Another FDA-approved fixed-combination drug available for glaucoma in the United States is dorzolamide hydrochloride/timolol maleate ophthalmic solution (Cosopt, Merck), he said, which reportedly has an efficacy similar to brimonidine/timolol in reducing and stabilizing IOP.

Dorzolamide/timolol also contains a beta blocker, but instead of being combined with an alpha-2 adrenergic receptor agonist (brimonidine), it is combined with a carbonic anhydrase inhibitor (dorzolamide), he said.

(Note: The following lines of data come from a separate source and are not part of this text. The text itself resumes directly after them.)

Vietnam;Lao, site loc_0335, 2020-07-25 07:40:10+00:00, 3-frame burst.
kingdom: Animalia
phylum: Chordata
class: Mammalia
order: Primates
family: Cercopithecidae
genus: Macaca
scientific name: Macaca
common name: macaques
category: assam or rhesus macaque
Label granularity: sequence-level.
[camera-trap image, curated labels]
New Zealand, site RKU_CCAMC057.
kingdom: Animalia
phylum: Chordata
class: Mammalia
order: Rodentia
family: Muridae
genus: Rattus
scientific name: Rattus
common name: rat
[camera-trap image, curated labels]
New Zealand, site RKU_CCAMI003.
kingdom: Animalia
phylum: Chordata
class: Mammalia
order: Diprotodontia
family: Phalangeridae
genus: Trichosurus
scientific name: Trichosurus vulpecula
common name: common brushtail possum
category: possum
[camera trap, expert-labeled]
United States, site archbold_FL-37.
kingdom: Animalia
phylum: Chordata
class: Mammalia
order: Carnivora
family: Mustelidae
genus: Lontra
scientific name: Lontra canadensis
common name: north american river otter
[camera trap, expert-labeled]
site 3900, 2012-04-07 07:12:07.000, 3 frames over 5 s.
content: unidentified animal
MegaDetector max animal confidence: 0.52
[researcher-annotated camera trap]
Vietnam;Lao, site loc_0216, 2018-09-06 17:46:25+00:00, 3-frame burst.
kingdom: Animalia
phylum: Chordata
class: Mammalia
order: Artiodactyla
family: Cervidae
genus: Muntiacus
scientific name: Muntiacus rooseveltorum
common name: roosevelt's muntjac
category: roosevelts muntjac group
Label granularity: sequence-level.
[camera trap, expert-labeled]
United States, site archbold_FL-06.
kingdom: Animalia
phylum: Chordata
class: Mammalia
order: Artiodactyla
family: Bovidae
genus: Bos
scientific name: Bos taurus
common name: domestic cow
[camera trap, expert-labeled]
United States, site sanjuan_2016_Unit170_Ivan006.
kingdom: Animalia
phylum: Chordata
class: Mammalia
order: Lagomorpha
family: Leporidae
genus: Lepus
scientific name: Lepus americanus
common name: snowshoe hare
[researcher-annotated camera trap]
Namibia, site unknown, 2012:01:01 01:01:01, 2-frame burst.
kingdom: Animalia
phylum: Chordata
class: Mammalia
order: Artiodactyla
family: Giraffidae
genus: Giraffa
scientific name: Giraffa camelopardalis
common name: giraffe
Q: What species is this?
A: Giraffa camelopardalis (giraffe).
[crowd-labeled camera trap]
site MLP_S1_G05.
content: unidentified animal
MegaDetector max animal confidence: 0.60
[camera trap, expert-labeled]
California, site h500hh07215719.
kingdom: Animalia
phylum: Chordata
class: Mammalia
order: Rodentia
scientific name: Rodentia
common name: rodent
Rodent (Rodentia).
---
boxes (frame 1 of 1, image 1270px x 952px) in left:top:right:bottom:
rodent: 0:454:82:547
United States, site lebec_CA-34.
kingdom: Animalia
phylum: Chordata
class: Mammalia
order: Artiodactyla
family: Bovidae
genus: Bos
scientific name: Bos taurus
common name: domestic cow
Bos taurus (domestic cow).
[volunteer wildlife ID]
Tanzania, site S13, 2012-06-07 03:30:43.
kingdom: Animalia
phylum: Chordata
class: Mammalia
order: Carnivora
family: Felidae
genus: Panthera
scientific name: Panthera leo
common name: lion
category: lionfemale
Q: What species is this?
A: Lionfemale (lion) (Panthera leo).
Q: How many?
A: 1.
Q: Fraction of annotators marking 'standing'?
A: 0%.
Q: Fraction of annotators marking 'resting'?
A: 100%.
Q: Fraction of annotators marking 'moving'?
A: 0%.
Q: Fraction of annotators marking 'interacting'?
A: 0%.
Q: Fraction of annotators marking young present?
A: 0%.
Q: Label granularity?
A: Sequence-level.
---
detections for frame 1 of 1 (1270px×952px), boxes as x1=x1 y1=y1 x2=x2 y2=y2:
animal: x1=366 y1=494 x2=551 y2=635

Many physicians probably are underprescribing fixed-combination therapies, particularly for those patients in whom IOP is uncontrolled by their taking two or more medications, according to Dr. Fellman.

Because such therapies increase patient adherence to therapy while they decrease ocular irritation, which can positively affect therapy adherence, prescribing such medications can simplify the lives of both the patient and physician, he concluded.